Magno Garcimarrero
No sé si sólo a mí me pasa, o es un síndrome común en la senectud, pero ocurre que comienzo a tenerle menos miedo a la muerte que a la vida. Al despertar por las mañanas, antes de abrir los ojos, me digo: “¡Chin! Ya desperté otra vez”; luego repaso mentalmente mi cuerpo y me pregunto: ¿qué me duele hoy? Porque sépase que después de los setenta años, se estrenan diariamente más achaques que prendas de vestir: si no le duele a uno la espalda por dormir chueco, arde la garganta por respirar con la boca abierta, o moquea la nariz si no está tapada, o se agudiza la carraspera y las flemas, o amanece uno con un codazo pintado en el costillar porque la señora no soportó el último ronquido, o le duele a uno el dedo gordo por el tropezón con la pata de la cama, dado en una de tantas vueltas al WC, para echar tres gotitas que dan la sensación de haberse bebido un barril de cerveza que se ha encariñado con la vejiga y no quiere salir de un tirón.
Por excepción suele haber un día al mes… ¿o será al año? En que despierto sin ninguna dolencia, entonces si me preocupo y me digo: ¡Algo anda mal, porque no me duele nada! Tendré que ir al geriatra para que me explique por qué no me duele nada hoy. Pero nunca me animo a concurrir con el médico. Tengo un mal concepto de todos los médicos, pienso que son un mal necesario… o peor: un mal innecesario. Lo más que hago como maniobra de alivio es tomar el teléfono y llamarle a mi hermano gemelo que está más jodido que yo, y preguntarle si tiene alguna nueva receta médica de la que me pase copia; así nos curamos al dos por uno, como en botica de similares… huelga aclarar que en este caso los similares somos mi cuate y yo.
Pero, comencé diciendo que ahora temo más a la vida que a la muerte; es cierto: me he puesto muy conscientemente “fecha de caducidad”. He decidido tolerar los achaques de la senectud hasta antes de ingresar a las penurias de la decrepitud, esas no estoy dispuesto a tolerarlas. Ignoro, sin embargo, en qué momento acaba una etapa y comienza la otra, supongo que se da uno cuenta fácilmente porque es lo que comúnmente la gente entiende por “dar el viejazo”. Aunque eso es fácil observarlo en los otros, pero no en uno mismo. Yo pediría a mis amigos que sin mayores miramientos me avisen cuando dé yo el viejazo, porque a lo mejor ni me doy cuenta. Pasarlo desapercibido suele ocurrir con más frecuencia de lo que puede uno suponer; me ha tocado ver vejestorios tan tozudos y remolones que no se convencen de su decrepitud ni después de tres viejazos.
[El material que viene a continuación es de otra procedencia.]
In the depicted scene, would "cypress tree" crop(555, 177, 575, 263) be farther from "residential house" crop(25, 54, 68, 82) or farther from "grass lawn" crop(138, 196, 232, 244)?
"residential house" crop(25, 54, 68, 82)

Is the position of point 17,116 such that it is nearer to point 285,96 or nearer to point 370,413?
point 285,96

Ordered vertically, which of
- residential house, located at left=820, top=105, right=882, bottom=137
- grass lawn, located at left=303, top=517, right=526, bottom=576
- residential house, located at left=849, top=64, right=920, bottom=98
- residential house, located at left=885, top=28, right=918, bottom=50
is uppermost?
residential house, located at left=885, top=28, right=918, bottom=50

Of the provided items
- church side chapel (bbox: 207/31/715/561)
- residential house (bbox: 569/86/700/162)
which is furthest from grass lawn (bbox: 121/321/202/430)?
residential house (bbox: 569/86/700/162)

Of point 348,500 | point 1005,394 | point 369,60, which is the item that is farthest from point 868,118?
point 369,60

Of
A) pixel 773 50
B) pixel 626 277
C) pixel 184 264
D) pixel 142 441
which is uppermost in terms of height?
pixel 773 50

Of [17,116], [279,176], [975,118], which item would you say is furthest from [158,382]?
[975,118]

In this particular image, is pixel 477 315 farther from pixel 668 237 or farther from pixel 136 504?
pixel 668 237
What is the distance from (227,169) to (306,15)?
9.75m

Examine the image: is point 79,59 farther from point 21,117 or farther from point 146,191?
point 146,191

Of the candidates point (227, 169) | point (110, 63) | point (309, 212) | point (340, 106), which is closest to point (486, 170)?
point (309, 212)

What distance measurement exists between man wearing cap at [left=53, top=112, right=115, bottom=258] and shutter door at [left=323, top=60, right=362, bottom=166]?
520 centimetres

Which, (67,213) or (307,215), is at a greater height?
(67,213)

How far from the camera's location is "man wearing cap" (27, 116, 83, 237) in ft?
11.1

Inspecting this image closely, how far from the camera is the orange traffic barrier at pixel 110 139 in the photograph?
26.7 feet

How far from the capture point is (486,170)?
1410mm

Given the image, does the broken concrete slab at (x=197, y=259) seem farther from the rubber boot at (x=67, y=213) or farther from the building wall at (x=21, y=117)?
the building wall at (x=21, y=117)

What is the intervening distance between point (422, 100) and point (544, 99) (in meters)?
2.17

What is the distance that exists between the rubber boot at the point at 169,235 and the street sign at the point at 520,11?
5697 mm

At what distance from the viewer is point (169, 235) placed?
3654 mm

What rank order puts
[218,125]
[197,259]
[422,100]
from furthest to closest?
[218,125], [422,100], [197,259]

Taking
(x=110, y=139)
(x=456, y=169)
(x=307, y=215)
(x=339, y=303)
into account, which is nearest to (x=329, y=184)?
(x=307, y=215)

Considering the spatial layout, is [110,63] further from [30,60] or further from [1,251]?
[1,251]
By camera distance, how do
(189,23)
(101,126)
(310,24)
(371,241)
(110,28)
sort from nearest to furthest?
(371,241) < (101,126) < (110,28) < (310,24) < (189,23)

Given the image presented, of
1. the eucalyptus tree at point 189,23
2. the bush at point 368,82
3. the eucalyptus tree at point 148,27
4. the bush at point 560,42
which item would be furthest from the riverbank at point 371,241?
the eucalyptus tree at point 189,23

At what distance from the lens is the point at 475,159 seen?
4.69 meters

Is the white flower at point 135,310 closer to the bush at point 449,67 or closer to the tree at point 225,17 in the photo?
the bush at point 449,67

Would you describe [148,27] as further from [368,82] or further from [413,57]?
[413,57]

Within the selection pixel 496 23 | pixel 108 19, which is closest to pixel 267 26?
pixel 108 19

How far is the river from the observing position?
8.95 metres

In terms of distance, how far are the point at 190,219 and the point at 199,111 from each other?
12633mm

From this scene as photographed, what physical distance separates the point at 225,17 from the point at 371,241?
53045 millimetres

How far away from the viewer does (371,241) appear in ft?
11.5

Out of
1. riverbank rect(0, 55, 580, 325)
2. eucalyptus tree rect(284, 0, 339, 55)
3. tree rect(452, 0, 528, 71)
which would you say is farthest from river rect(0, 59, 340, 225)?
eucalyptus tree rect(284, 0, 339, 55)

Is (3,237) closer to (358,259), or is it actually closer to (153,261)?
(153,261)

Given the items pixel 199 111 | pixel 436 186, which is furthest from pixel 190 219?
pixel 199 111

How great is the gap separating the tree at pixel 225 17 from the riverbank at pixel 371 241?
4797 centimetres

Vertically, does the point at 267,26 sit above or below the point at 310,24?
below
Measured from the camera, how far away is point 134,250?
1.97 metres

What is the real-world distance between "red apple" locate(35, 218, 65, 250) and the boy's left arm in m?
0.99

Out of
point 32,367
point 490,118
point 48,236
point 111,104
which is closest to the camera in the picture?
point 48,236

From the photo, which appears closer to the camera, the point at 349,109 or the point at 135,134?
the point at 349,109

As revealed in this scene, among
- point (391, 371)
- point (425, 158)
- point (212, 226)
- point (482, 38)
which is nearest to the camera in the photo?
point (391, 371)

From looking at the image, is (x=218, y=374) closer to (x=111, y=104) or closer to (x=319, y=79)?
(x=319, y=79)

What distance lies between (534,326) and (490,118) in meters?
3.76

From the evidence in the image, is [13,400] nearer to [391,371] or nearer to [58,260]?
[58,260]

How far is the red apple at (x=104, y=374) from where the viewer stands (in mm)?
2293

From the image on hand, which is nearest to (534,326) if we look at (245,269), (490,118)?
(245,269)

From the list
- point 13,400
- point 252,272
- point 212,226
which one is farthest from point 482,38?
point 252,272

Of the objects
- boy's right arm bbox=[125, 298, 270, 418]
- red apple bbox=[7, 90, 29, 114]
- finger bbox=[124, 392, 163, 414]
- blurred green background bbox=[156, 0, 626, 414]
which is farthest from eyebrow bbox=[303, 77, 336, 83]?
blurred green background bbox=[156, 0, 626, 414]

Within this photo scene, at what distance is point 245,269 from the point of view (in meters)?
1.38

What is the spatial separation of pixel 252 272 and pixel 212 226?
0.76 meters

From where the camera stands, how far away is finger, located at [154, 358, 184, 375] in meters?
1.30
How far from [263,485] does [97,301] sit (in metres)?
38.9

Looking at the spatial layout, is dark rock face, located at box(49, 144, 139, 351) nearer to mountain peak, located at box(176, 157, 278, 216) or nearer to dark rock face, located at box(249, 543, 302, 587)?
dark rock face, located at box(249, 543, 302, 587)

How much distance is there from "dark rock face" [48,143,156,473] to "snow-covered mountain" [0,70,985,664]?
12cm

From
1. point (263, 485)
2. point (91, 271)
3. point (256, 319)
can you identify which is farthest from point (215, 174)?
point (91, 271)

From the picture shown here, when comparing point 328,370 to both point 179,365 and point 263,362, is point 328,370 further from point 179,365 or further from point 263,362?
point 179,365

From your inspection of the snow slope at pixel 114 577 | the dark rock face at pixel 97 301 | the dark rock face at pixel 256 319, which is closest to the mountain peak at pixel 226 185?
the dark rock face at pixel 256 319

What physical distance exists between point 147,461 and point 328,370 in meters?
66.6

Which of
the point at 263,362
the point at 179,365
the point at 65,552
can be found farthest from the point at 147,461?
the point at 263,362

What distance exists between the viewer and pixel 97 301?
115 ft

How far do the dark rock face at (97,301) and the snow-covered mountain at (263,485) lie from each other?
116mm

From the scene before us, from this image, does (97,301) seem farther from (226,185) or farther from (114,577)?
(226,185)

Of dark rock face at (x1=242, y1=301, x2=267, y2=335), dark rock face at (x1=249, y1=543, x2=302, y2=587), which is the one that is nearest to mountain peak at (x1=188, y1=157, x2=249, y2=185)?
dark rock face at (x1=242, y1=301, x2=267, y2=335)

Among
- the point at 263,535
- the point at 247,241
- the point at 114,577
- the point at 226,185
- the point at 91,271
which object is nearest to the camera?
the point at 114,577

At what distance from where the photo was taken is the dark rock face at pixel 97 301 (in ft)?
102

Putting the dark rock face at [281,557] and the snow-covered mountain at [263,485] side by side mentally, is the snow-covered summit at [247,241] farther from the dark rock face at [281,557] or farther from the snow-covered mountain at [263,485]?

Tal vez hay avisos muy obvios que anuncian, como dicen en mi pueblo antes de que acabe el bailongo, “Ya vete enfriando que es hora de irse”. Lo que pasa es que nos enseñaron y nunca se nos ocurrió poner en saludable duda, la creencia de que morir no es un acto de voluntad de quien resuella, sino de otro ser ajeno e imponderable que decide sobre cómo, cuándo y dónde nos va a cargar la Catrina; eso nos mete en una terrible zozobra, en una duda de la fregada, en una espera paradójica sin esperanza. ¡Con lo aliviado que resulta pensar que uno puede decidir su propia muerte! Ya Plinio el viejo, dejó dicho: “De los bienes que la naturaleza concedió al hombre ninguno hay mejor que una muerte a tiempo, y lo óptimo es que cada cual pueda dársela a sí mismo”. Aunque él no tuvo oportunidad de ejercer su última voluntad; en el año 79 se acercó demasiado al Vesubio para estudiar los efectos de la erupción, y murió a los cincuenta y seis años envenenado por los vapores del volcán.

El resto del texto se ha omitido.